Welche Möglichkeiten haben Schulen und Lehrkräfte, wenn Kinder und Jugendliche aus unterschiedlichsten Gründen nicht zur Schule gehen? Zu diesem Thema überreichte Andrea Bergmann von der Kommunalen Koordinierungsstelle den Schulleitern einen Ordner mit einem Handlungsleitfaden zum Umgang mit Schulabsentismus. Eine Projektgruppe, bestehend aus Vertretern des Kreises Soest (Abteilung Jugend und Familie, Abteilung Schulangelegenheiten, Schulamt, Schulpsychologische Beratungsstelle, Kinder- und Jugendärztlicher Dienst, Kommunale Koordinierungsstelle Übergang Schule Beruf), der Bezirksregierung Arnsberg und einer Schulvertretung hat regionale Handlungsleitlinien ergänzend zu den von der Bezirksregierung Arnsberg erarbeiteten Unterlagen "Lehrerkompetenz Schulabsentismus" entwickelt.

"Damit soll die Zahl der Schülerinnen und Schüler, die der Schule fernbleiben deutlich verringert werden, um das gelingende Aufwachsen und die soziale und berufliche Integration junger Menschen zu erreichen", betont Landrätin Eva Irrgang in ihrem Vorwort. Der Leitfaden wird in Kürze auch unter
www.kreis-soest.de/bildungsregion zu finden sein.

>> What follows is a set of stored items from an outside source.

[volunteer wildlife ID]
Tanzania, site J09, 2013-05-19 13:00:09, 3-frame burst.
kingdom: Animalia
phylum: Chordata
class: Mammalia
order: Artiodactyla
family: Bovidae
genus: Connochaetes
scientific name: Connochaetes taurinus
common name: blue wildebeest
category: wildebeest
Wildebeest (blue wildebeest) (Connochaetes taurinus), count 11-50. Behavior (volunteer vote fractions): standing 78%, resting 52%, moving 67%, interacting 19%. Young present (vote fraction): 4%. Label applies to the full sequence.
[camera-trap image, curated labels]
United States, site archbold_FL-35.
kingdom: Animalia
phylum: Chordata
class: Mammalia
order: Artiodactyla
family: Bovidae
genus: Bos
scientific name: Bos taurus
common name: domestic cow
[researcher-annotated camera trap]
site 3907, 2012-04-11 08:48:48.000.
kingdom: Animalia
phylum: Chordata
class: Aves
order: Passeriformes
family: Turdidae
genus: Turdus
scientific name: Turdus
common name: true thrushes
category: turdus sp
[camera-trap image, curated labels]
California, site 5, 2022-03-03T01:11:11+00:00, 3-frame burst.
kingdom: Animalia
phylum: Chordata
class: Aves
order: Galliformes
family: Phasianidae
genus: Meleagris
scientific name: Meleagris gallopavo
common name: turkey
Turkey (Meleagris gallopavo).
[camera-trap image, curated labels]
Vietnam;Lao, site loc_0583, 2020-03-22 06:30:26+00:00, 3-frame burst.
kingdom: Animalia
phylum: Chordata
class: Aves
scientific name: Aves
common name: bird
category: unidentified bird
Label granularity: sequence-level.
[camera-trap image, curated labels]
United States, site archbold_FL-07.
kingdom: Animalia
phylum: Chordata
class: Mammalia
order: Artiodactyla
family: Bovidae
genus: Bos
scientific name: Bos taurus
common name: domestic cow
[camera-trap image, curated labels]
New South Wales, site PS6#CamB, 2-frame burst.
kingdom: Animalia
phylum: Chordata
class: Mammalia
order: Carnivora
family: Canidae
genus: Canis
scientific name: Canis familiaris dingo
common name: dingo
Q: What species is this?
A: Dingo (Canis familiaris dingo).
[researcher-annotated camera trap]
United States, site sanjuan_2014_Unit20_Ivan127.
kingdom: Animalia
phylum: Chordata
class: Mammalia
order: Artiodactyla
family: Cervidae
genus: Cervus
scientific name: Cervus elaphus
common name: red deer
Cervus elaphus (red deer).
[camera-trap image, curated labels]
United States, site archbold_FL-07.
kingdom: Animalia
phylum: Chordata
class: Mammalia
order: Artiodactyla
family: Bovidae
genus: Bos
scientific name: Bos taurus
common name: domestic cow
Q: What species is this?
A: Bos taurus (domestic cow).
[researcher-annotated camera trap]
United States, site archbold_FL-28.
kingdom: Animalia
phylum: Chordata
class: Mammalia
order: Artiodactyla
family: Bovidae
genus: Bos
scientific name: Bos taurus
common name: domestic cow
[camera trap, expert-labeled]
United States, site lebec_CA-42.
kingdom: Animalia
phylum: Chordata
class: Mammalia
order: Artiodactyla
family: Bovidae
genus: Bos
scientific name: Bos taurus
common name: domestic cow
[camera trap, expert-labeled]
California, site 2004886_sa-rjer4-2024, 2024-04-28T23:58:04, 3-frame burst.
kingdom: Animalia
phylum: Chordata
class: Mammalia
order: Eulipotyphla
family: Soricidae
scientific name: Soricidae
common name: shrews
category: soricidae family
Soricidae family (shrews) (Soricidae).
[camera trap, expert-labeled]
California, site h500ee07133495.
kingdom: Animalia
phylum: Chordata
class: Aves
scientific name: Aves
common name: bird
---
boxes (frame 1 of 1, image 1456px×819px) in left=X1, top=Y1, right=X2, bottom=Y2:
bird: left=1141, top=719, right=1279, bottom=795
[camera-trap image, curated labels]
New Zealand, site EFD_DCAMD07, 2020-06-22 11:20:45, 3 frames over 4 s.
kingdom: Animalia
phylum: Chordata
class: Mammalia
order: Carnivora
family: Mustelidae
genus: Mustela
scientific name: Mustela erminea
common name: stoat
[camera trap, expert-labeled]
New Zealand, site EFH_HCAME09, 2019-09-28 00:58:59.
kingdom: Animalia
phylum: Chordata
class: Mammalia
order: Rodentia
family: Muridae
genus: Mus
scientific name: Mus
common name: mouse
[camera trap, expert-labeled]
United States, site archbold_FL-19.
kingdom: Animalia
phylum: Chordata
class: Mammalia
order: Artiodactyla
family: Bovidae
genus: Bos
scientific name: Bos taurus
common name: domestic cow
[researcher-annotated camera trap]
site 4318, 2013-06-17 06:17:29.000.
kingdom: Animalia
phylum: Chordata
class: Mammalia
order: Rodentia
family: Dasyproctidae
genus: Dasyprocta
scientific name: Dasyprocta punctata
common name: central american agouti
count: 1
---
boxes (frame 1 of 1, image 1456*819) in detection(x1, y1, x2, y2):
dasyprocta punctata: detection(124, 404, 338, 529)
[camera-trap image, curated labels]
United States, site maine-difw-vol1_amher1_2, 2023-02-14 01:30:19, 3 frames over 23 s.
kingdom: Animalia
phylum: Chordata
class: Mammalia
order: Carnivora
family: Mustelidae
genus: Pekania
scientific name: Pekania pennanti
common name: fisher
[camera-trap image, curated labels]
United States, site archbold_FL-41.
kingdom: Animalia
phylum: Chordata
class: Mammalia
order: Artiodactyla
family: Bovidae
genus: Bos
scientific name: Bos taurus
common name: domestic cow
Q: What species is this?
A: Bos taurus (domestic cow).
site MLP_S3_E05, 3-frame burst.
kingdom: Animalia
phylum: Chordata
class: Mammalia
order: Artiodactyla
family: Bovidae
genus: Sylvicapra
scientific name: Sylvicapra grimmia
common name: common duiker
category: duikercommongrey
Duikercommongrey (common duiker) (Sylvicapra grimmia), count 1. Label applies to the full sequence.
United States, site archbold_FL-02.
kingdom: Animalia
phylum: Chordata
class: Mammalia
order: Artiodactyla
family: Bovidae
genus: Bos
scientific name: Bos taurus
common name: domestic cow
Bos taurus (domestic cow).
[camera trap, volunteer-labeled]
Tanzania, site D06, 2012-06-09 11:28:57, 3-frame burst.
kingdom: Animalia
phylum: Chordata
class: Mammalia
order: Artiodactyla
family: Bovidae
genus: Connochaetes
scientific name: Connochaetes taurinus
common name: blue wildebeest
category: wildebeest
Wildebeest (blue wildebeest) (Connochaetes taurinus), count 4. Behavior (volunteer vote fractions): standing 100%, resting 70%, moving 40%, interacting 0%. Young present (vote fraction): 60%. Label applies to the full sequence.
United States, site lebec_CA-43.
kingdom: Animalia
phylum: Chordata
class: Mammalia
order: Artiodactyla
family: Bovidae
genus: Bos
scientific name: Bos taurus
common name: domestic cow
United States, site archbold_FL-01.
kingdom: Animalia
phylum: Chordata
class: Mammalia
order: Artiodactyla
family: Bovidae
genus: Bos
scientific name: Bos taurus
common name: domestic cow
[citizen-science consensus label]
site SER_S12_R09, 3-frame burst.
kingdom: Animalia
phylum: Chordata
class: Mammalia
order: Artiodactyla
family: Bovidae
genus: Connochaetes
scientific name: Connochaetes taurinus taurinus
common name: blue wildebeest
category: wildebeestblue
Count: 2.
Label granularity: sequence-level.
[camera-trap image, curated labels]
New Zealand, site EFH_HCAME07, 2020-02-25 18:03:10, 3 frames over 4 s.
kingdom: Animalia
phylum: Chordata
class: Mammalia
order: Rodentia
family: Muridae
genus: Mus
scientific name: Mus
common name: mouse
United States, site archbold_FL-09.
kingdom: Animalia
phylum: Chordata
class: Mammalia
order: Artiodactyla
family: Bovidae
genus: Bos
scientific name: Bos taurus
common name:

Das neue Übergangssystem Schule Beruf NRW ist im Kreis Soest bereits etabliert. Seit dem Schuljahr 2016/2017 nehmen alle allgemeinbildenden Schulen ab der Klasse 8 am Landesvorhaben "Kein Abschluss ohne Anschluss" teil. Rund 10.000 Schülerinnen und Schüler im Kreis Soest erhalten eine systematische Berufs- und Studienorientierung, damit sie nach der Schule möglichst rasch eine Anschlussperspektive für eine Berufsausbildung oder ein Studium bekommen.